R.G : Oui et aujourd’hui, le cadre légal français couvre déjà la quasi-totalité des situations, simplement avec des adaptations. Dans certains cas, par exemple pour les drones, il est vrai que de nouvelles réglementations ont été, ou seront, nécessaires. Mais pour les voitures autonomes, s’il y a un accident avec un piéton, le fonctionnement actuel des assurances, avec la recherche des responsabilités en cascade -  conducteur, piéton, constructeur, équipementier - pourrait très bien s’appliquer.

 

« Il y a en France des chercheurs qui sont très au fait de la question d’un droit sur les robots et qui ont été entendus par les députés »

 

En France, plusieurs organismes, comme l’Office parlementaire d'évaluation des choix scientifiques et technologiques (OPECST) fin 2015, ou encore Allistene, l’alliance des sciences et technologies du numérique se sont déjà saisis du sujet.  Est-ce que la France est en avance sur ces questions ?

R.G. Il y a en France des chercheurs qui sont très au fait de ces questions depuis plusieurs années et qui ont été entendus par les députés. Raja Chatila, notamment, directeur de recherche au CNRS, est à l’origine d’un rapport important sur l’ « Éthique de la recherche en robotique », publié en 2014. On peut aussi citer Laurence Devillers, professeure à l’université Paris-Sorbonne et chercheuse au Laboratoire d’informatique pour la mécanique et les sciences de l’ingénieur (Limsi) du CNRS, qui réfléchit beaucoup à ces sujets.

 

Qu’en est-il de la notion de « personnalité robot »?

R.G : Cette idée est défendue en France par l’avocat Alain Bensoussan qui préconise de doter le robot d'une personnalité juridique. Le robot serait doté d’un capital propre comme une entreprise, et dont le montant serait fonction des risques que le robot peut faire courir à la société. Il reste des questions techniques auxquelles il faut  répondre : comment est rempli le capital du robot ? Par un pourcentage sur le prix de vente ? Une somme provisionnée par le fabricant ?... L’idée est peut être bonne, mais il y a encore des points techniques à creuser.

 

A terme, y-a-t-il des solutions à adapter pour s’assurer qu’une intelligence artificielle installée dans un robot compagnon n'entrainera pas de dégâts éthiques ?

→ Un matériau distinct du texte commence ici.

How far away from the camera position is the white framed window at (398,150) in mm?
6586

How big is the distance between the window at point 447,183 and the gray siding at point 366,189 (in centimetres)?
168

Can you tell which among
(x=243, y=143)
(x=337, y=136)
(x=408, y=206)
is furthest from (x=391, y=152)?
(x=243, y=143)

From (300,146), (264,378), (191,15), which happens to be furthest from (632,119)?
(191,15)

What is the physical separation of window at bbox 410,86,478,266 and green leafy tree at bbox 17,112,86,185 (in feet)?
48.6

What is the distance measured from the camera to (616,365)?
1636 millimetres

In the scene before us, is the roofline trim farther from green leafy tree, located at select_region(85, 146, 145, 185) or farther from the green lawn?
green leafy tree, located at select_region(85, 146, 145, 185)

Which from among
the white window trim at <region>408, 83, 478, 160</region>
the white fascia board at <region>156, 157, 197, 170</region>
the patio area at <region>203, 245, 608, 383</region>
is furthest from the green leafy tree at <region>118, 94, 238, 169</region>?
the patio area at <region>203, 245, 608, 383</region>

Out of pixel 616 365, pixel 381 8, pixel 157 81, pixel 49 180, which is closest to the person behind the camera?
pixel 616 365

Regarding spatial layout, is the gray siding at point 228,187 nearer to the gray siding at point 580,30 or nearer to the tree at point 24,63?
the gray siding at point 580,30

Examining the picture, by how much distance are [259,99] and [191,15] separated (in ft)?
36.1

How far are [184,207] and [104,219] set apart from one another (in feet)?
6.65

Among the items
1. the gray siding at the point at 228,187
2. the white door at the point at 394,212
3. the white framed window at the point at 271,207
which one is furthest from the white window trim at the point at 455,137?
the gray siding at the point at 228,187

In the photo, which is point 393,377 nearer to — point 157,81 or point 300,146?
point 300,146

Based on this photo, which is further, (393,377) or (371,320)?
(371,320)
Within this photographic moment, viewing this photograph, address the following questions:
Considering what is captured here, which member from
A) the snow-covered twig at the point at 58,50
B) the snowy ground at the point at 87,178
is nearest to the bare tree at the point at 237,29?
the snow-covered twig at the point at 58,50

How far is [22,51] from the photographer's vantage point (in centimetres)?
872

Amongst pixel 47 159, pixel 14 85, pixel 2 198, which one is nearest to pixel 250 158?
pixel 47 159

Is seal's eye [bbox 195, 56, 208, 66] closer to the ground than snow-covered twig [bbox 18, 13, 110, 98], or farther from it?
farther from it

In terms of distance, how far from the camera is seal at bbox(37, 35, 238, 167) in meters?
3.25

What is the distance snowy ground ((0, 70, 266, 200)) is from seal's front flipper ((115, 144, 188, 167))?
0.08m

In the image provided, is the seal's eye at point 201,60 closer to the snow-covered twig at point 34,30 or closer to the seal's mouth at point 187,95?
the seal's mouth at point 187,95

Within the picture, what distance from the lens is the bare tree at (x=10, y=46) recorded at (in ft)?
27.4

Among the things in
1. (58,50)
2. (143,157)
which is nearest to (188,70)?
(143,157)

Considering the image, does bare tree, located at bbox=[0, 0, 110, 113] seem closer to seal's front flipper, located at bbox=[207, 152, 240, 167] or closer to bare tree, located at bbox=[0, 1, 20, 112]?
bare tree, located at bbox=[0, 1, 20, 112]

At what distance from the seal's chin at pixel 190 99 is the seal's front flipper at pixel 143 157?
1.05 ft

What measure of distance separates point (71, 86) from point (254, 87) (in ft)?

R.G : Une piste intéressante, qui fait écho au rapport de l’OPESCT*, serait de s’inspirer de ce qui est demandé en médecine, pour les nouveaux médicaments. On peut imaginer des essais préalables, avec des protocoles normalisés, pour les robots. Cela donnerait une phase de qualification avant l'autorisation de la commercialisation. Si l’on doit arriver à de telles autorisations de mises sur le marché, nous serons tout à fait prêts à l'expérimenter.